Dans l'hypothèse la plus vraisemblable, celle de Lisa del Giocondo, il est à noter qu'elle aurait eu après son mariage et avant 1503, 3 enfants: La cadette est décédée en 1499, et le 3e, Jérome est né en1502. Ainsi c' est en deuil de sa fille de quatre ans et avec une maternité récente qu'elle se présente devant L.d.V..

De son côté, L.d.V. a une histoire qui fait écho: Il est l'enfant illégitime d'un père notaire, Chancelier et Ambassadeur de la République de Florence et d'une Paysane. (certains parlent d'une esclave.)

Il est retiré très rapidement à sa mère avant d'être admis définitivement à l'âge de 5 ans dans la famille paternelle.

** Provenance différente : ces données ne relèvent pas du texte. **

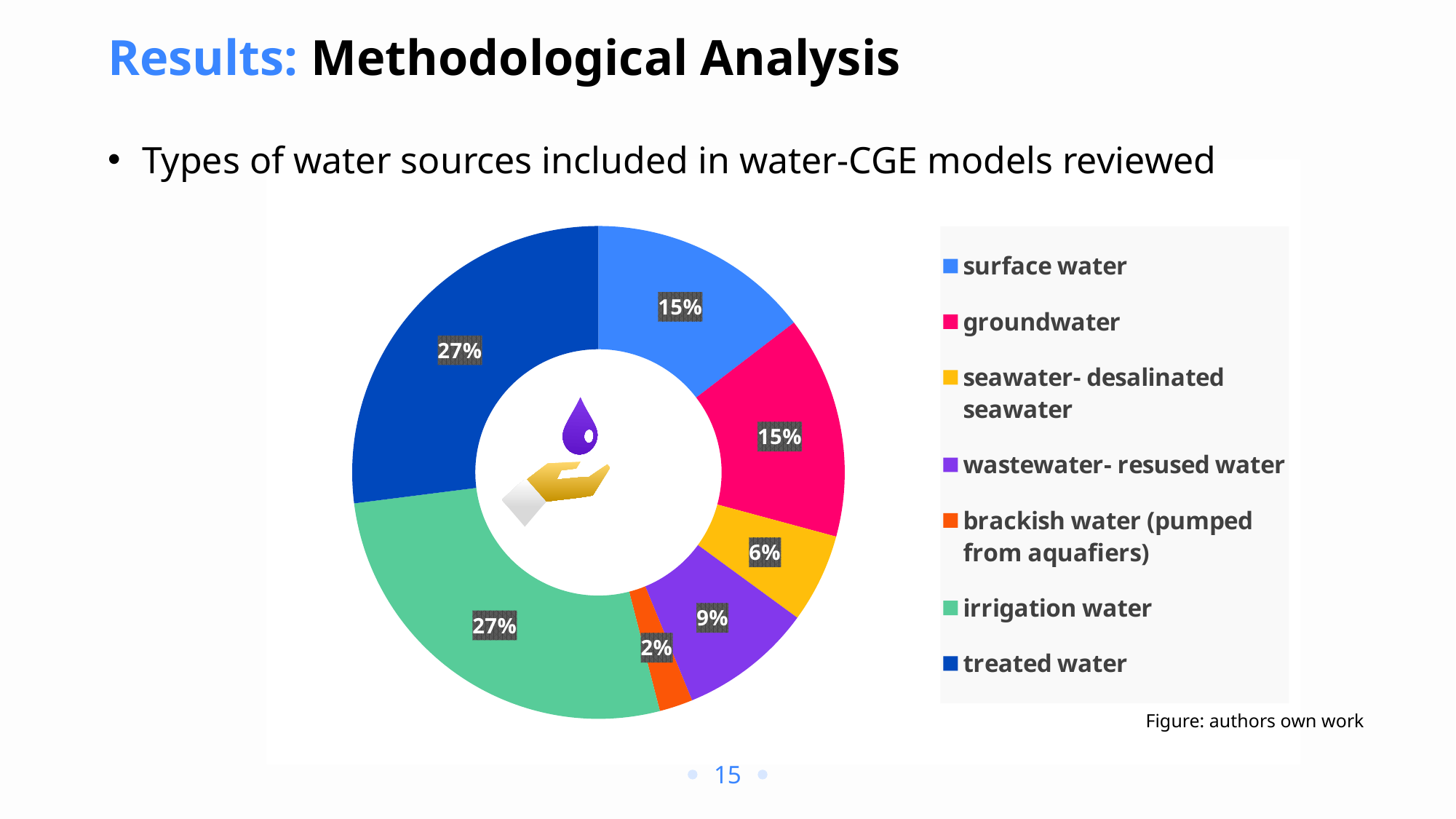
What kind of chart is shown on the slide? Pie chart (doughnut) What percentage is shown for wastewater- resused water? 9% How many water source categories does the legend list? 7 What colour represents treated water in the chart? Dark blue What share of the pie chart is surface water? 15% Which water source has the smallest share in the chart? brackish water (pumped from aquafiers) Which two water sources share the largest slice of the chart, at 27% each? irrigation water and treated water What percentage does groundwater account for in the chart? 15% What is the value for brackish water (pumped from aquafiers)? 2% What is the difference in percentage points between irrigation water and wastewater- resused water? 18 Which is larger, the share for wastewater- resused water or the share for seawater- desalinated seawater? wastewater- resused water What is the value shown for seawater- desalinated seawater? 6%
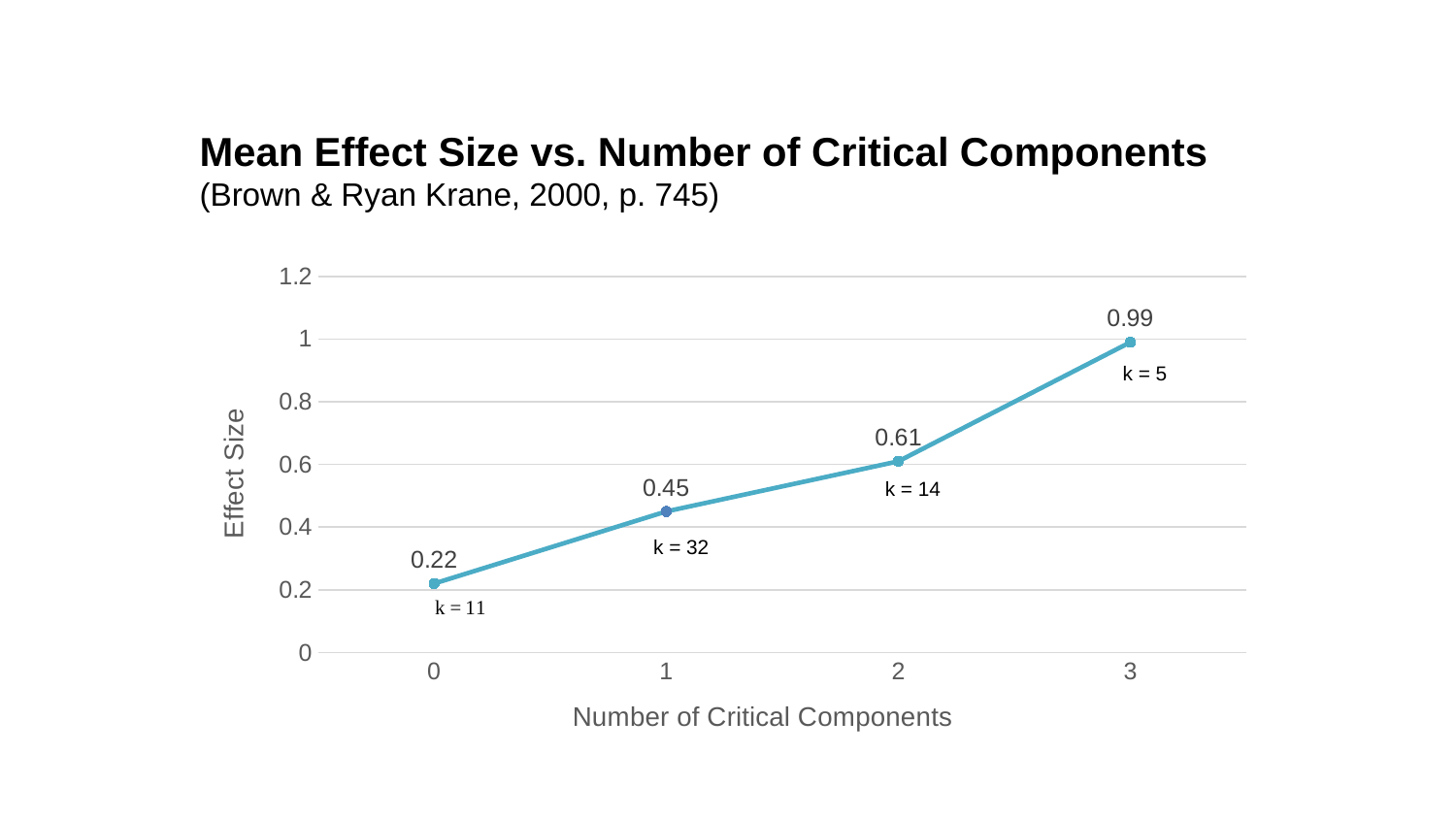
What is the effect size at 2 critical components? 0.61 Which has a larger effect size: 1 critical component or 2 critical components? 2 critical components What is the label of the y-axis? Effect Size Does the effect size rise or fall as the number of critical components increases? Rises Which number of critical components has the lowest effect size? 0 Which number of critical components has the highest effect size? 3 What is the difference in effect size between 3 and 0 critical components? 0.77 What is the effect size when the number of critical components is 3? 0.99 What type of chart is shown? Line chart How many data points are plotted on the chart? 4 What is the effect size when the number of critical components is 0? 0.22 What is the difference in effect size between 2 and 1 critical components? 0.16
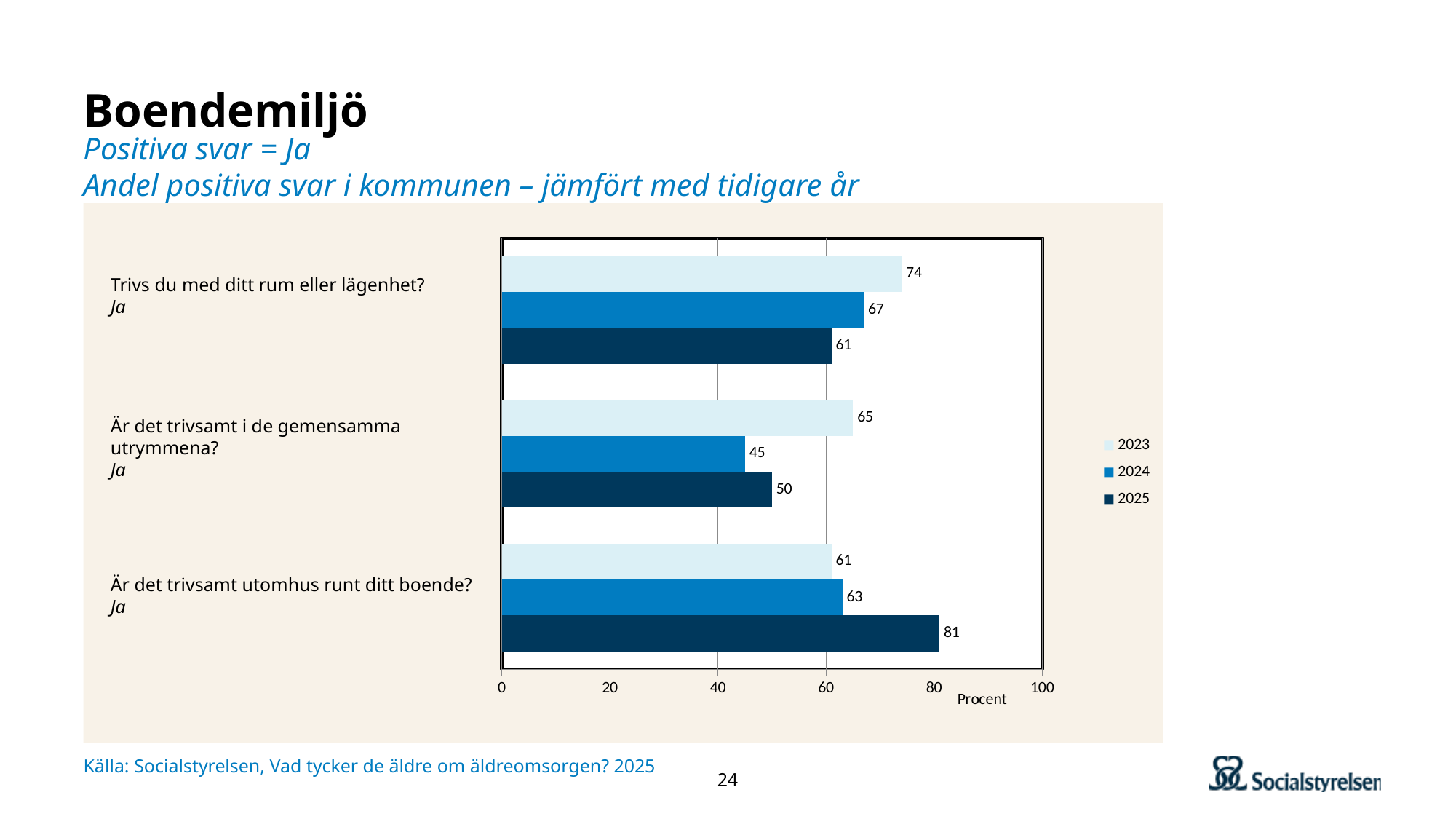
Is the 2024 value for "Är det trivsamt i de gemensamma utrymmena?" greater or less than 60? less What is the 2023 value for "Trivs du med ditt rum eller lägenhet?"? 74 What kind of chart is shown on the slide? bar chart For "Är det trivsamt utomhus runt ditt boende?", which year has the larger value, 2023 or 2025? 2025 How many questions (categories) are shown in the chart? 3 What is the label of the horizontal axis? Procent Which question has the highest 2025 value? Är det trivsamt utomhus runt ditt boende? What is the 2024 value for "Är det trivsamt i de gemensamma utrymmena?"? 45 Which question has the lowest 2024 value? Är det trivsamt i de gemensamma utrymmena? What is the difference between the 2023 and 2025 values for "Trivs du med ditt rum eller lägenhet?"? 13 What is the 2025 value for "Är det trivsamt utomhus runt ditt boende?"? 81 How many series does the legend list? 3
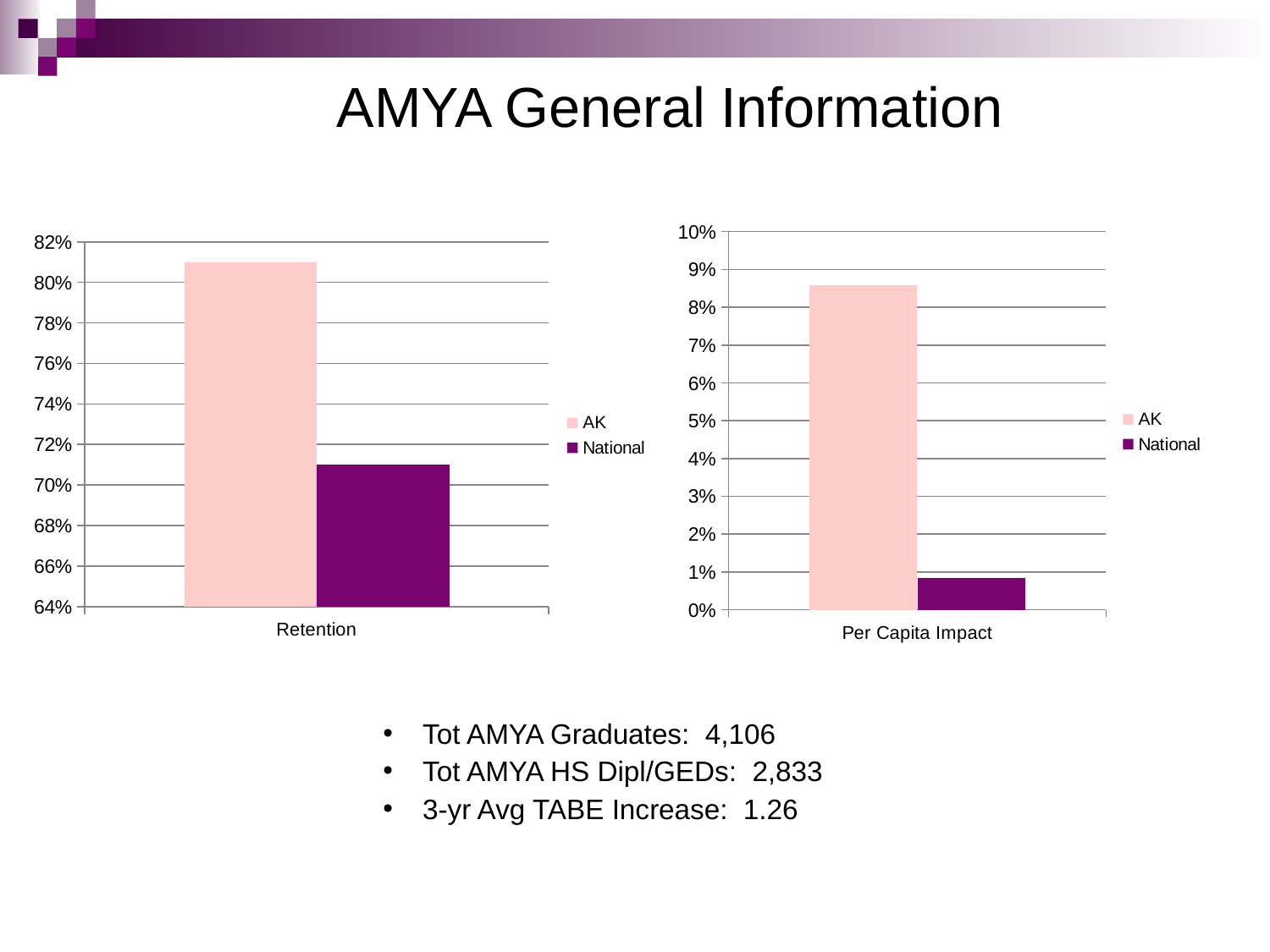
In the left chart (Retention), which series has the higher value, AK or National? AK In the left chart (Retention), how many series does the legend list? 2 In the left chart (Retention), how many categories are shown on the x axis? 1 In the right chart (Per Capita Impact), what are the two series named in the legend? AK and National In the right chart (Per Capita Impact), which series has the lower value, AK or National? National In the left chart (Retention), is the value for National greater or less than 72%? less In the left chart (Retention), is the value for AK greater or less than 80%? greater In the right chart (Per Capita Impact), is the value for National greater or less than 1%? less What kind of chart is the left chart (Retention)? bar chart In the right chart (Per Capita Impact), what colour is the bar for National? dark purple What kind of chart is the right chart (Per Capita Impact)? bar chart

Les femmes successives de son père prennent grand soin de lui ainsi que ses grands parents.

Mais parvient-il à oublier le visage de sa mère dont la ''Gestalt'' a marqué à jamais sa psyché?

N'est-ce pas ce visage qui le hante dans les différents visages qu'il représente tout au long de sa vie et dont on remarque la ressemblance? Est-ce un hasard si Constance d'AVALOS ressemble à SALAI?, Si Saint Jean a la même morphologie que la Joconde?

Freud lui-même pense que Mona Lisa serait l'évocation de sa mère.

En conclusion...

Les deux Joconde, par les différences imperceptibles qu'elles manifestent, permettent de suspecter le rôle de ''la mère'' chez les femmes rencontrées et peintes par L.d.V.

A travers une quête personnelle, celle d'un visage maternel idéalisé, L.d.V. semble atteindre un idéal d'humanité, (ce que ne contrediraient pas LEVINAS et RICOEUR).

On le comprend alors lorsqu'il dit: <<Facile cosa é farsi universale>>. (Il est facile à un homme de se rendre universel.)

Le rayonnement de la Joconde, passant par RAPHAËLet les artistes de la Renaissance, parvient jusqu'à nous comme une icône dont la Présence nous émeut.